Ce projet, qui a produit une exposition publique en juillet 2015, a été mené avec Sheila Le Nost, plasticienne des Beaux-Arts, auprès d’élèves en décrochage scolaire accueillis dans le « Dispositif Relais du Likès ». Le thème retenu pour ce projet, la ville, a permis à ce public dit difficile de travailler en extérieur au cours d’ateliers photographiques les conduisant à appréhender physiquement l’attachement, si ce n’est l’enracinement, dans un environnement urbain. Les notions de parcours et de lien semblaient particulièrement pertinentes pour ces élèves scolairement hors parcours et en rupture.
Lors des ateliers que j’ai mis en place, les élèves ont réalisé des photographies de la ville et d’eux-mêmes à l’aide de miroirs. Ce dispositif ludique, mais qui s’inscrit dans l’histoire de la photographie, a permis de construire des images-patchwork dans lesquelles la ligne séparant les plans est à la fois un écart et une charnière. Ces photos sont des points de vue sur le lieu où nous sommes, sur les autres, ce qu’ils sont et ce que nous sommes, ce que nous en voyons. Il s’agit de rétablir une subjectivité dans le rapport au cadre de vie et aux autres alors que leur vision est souvent dictée par des normes : comment limiter leur regard à un point de vue alors que leur vie est à construire ? Les ateliers photo ont tenté de bousculer les idées reçues et les codes. Les élèves ont également travaillé sur l’effet créé par l’inversion des valeurs et la retouche photographique. D’autres séances ont été organisées autour d’une contrainte (photographier le mur d’un jardin, photographier tout en marchant sur un rail, etc.).

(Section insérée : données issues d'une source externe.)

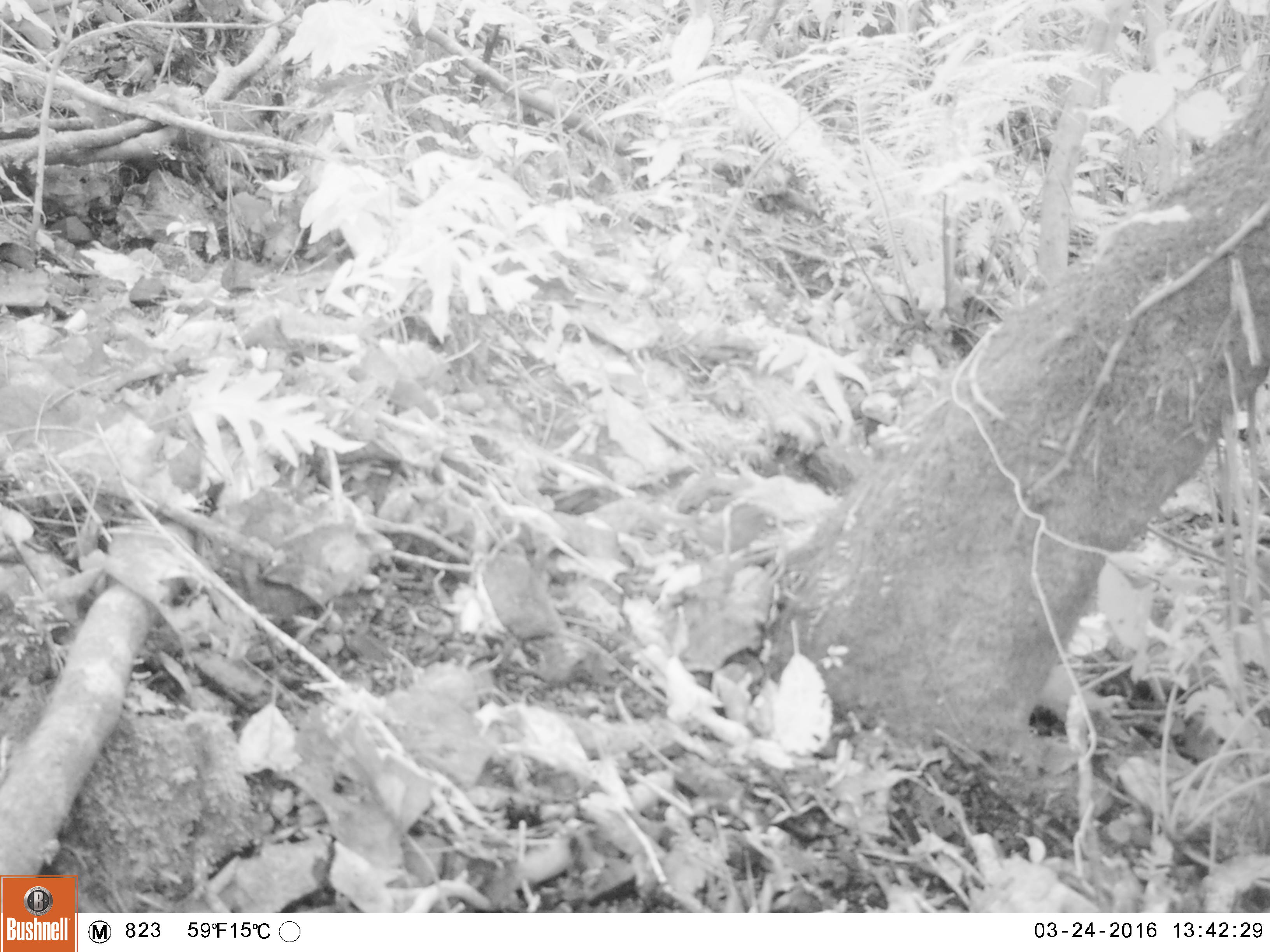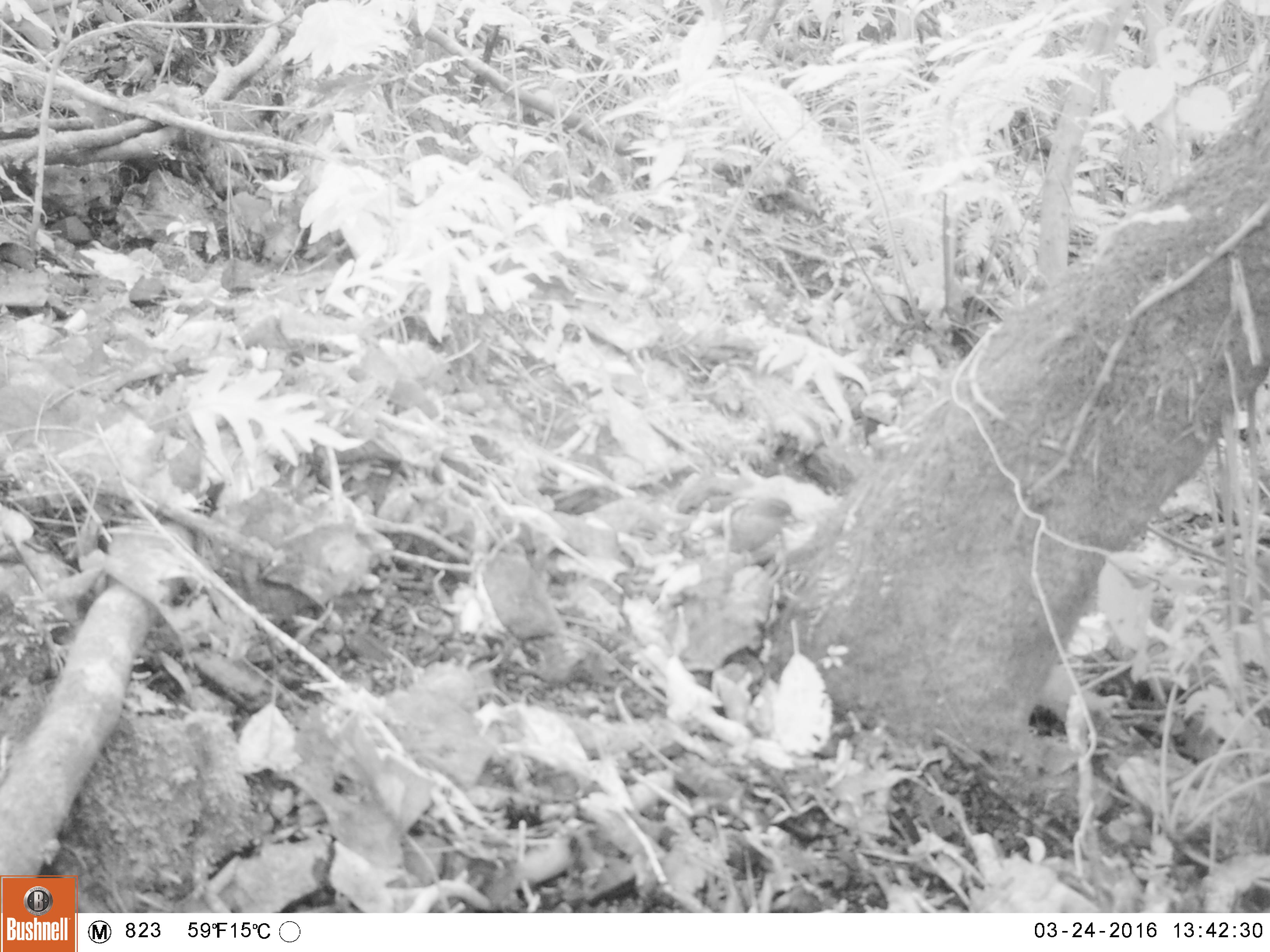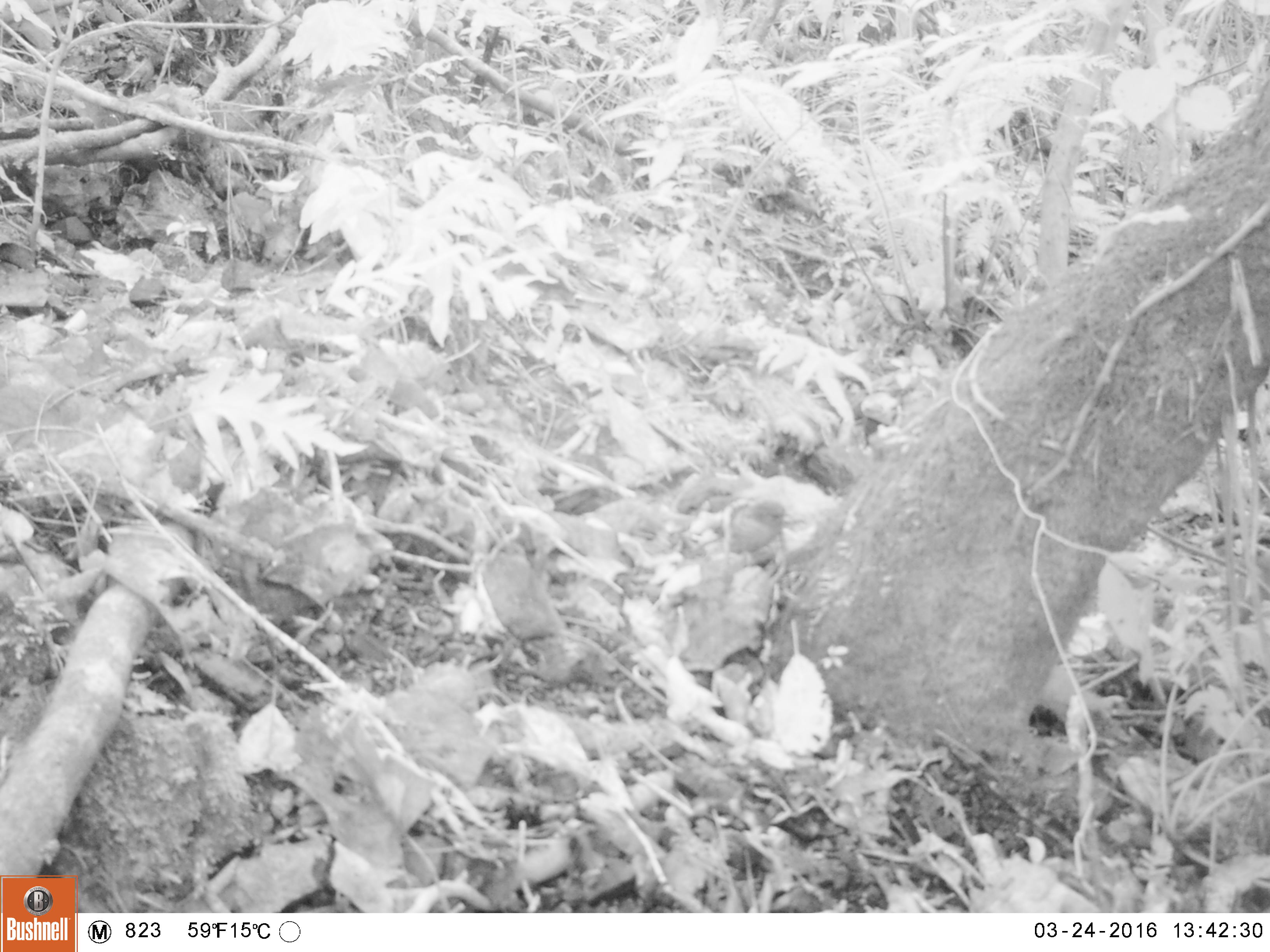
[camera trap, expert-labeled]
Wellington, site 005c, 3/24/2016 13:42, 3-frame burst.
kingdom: Animalia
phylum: Chordata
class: Aves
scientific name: Aves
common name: bird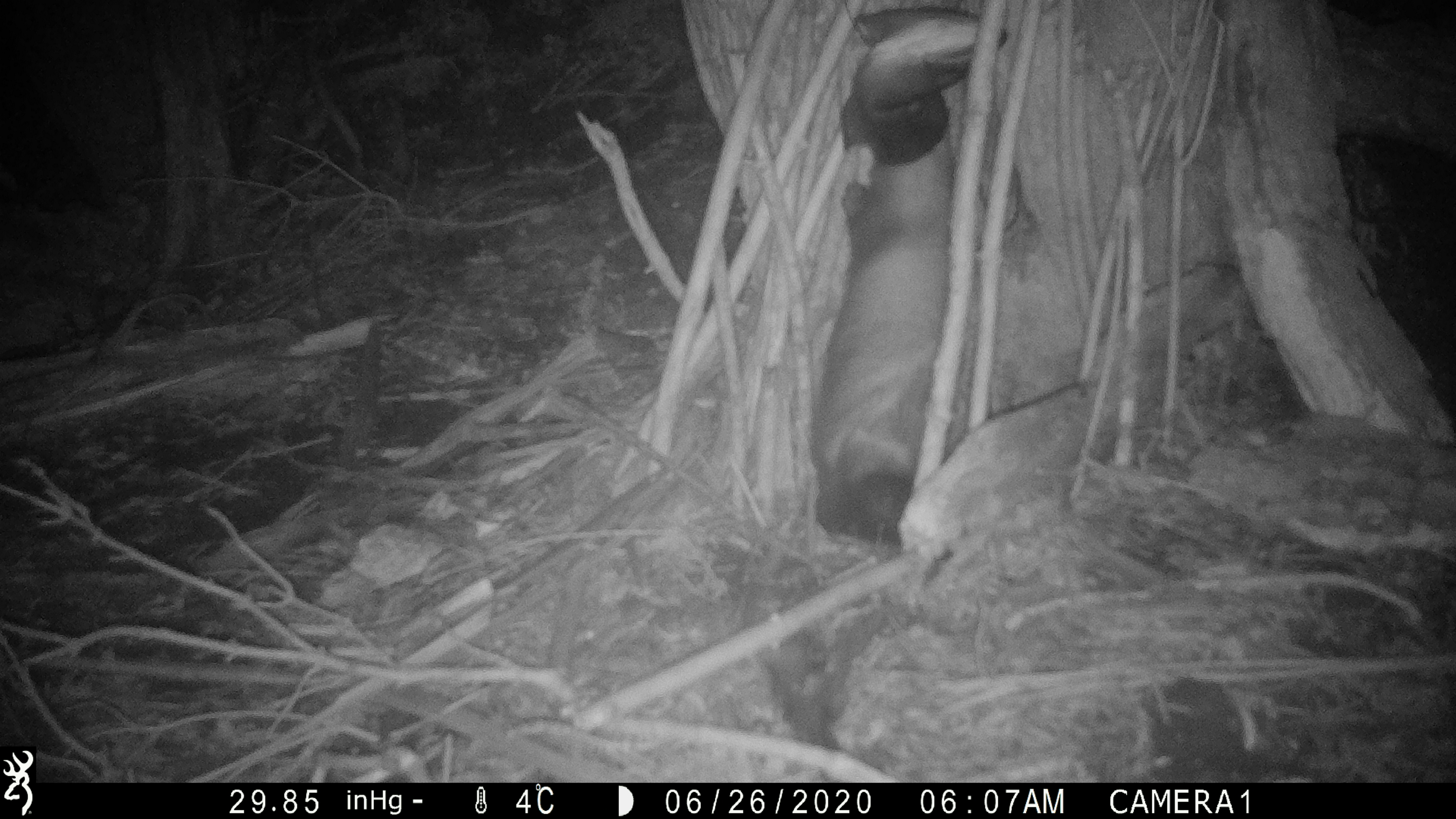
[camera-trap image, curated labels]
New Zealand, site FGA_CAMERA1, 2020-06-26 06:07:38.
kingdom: Animalia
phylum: Chordata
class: Mammalia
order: Carnivora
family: Mustelidae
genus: Mustela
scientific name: Mustela furo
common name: ferret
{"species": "ferret (Mustela furo)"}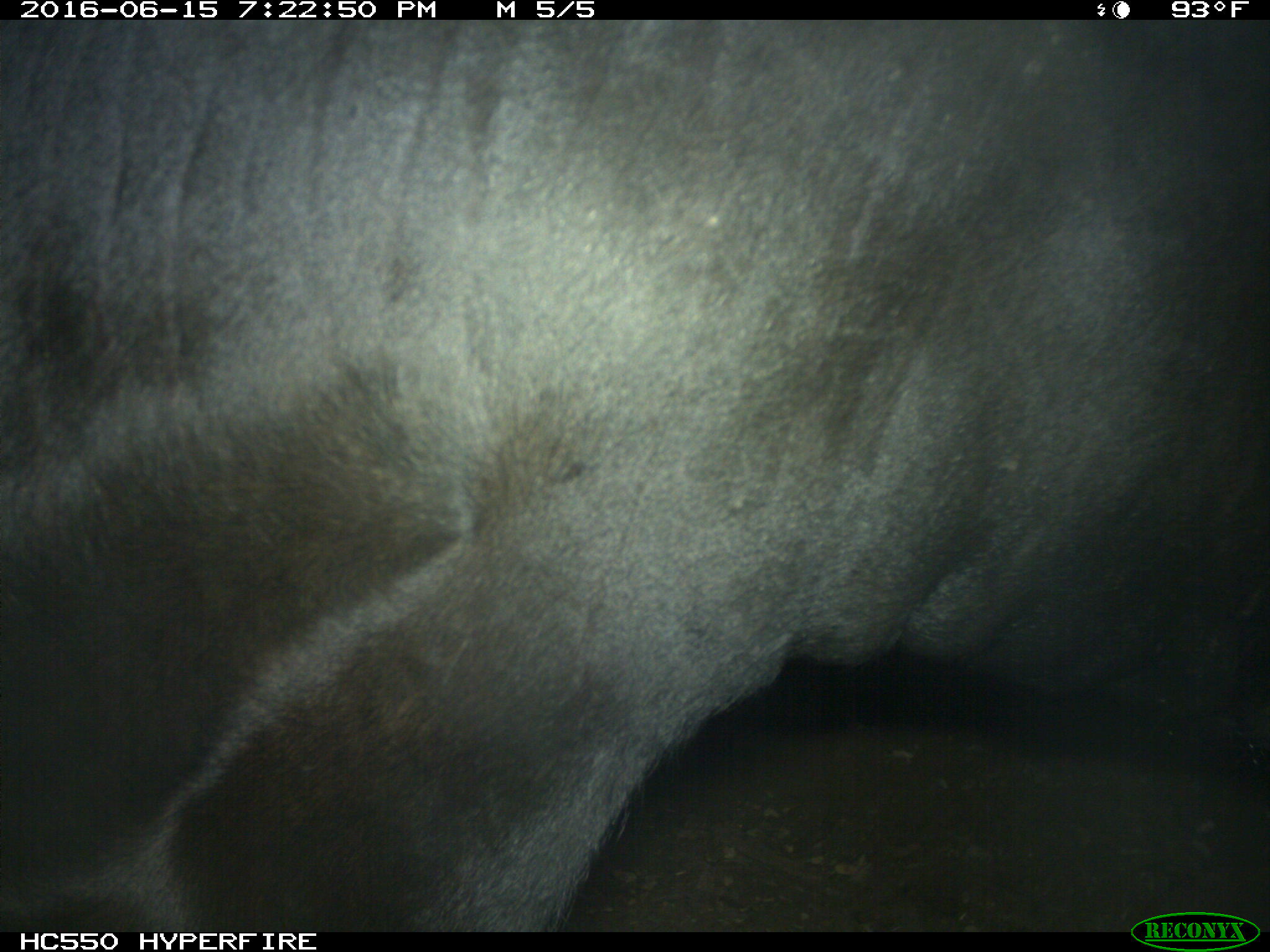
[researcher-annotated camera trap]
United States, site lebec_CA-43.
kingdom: Animalia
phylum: Chordata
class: Mammalia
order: Artiodactyla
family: Bovidae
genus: Bos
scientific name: Bos taurus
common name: domestic cow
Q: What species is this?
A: Bos taurus (domestic cow).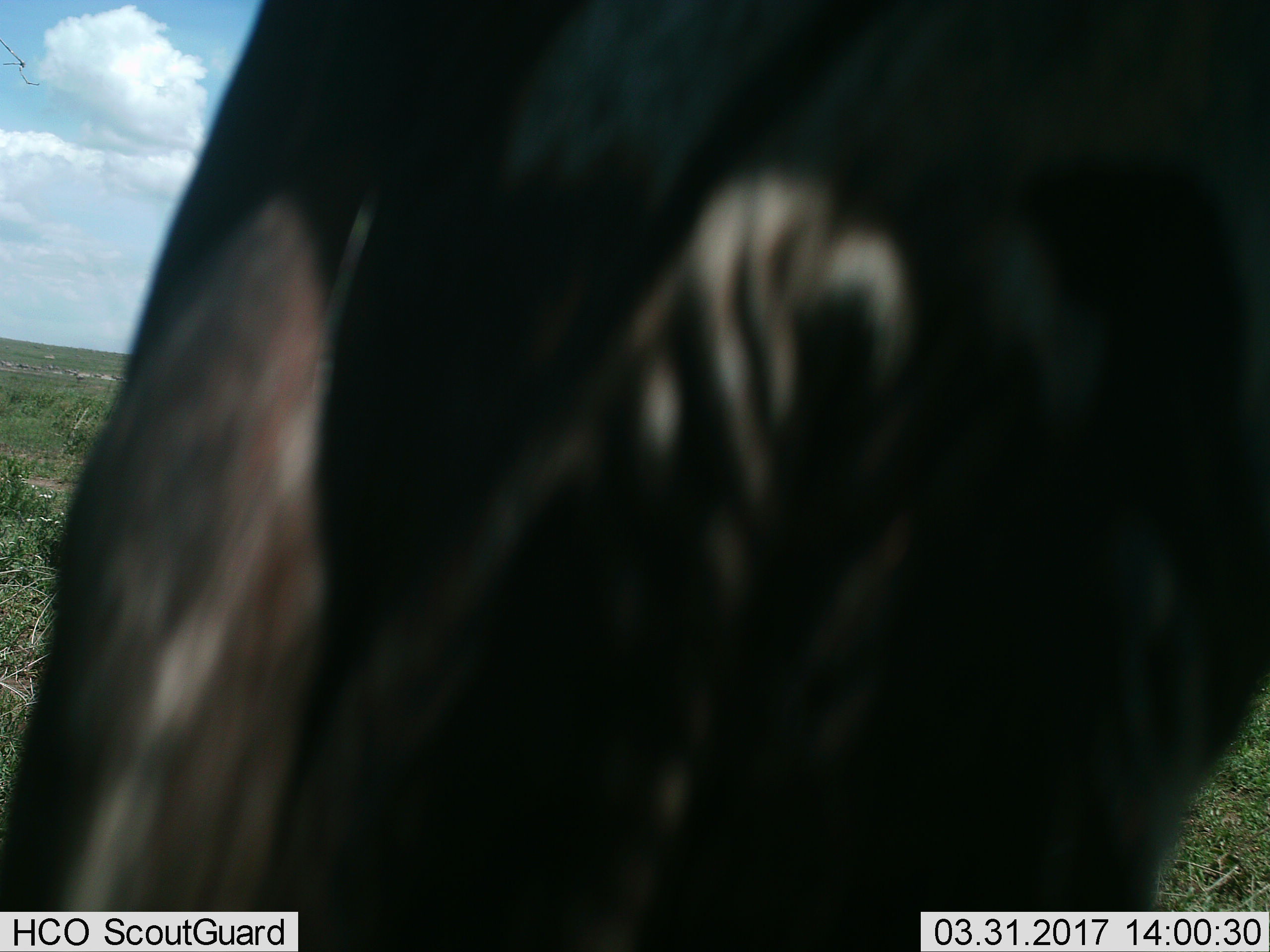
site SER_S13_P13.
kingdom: Animalia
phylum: Chordata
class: Mammalia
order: Artiodactyla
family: Bovidae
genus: Connochaetes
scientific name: Connochaetes taurinus taurinus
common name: blue wildebeest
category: wildebeestblue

Au cours de ce projet, j’ai été frappé par la manière dont les déplacements, les mouvements et les gestes ont stimulé et facilité la prise d’images pour ces élèves et par la façon dont l’artifice technique (miroir, filtre, projection) a pu servir de prélude à une pratique plus introspective. Les élèves ont découvert la photographie dans une relative diversité, mais aussi appris à regarder leur ville autrement et se découvrir. Je les ai aussi découverts en étant attentif à ce qu’ils avaient besoin d’exprimer individuellement.
Grâce au soutien généreux du labo-photo Studio Ludo à Angers, 40 photos en 0,90 x 0,60 m ont été exposées dans la ville de Quimper, une source de fierté incomparable pour des jeunes en échec.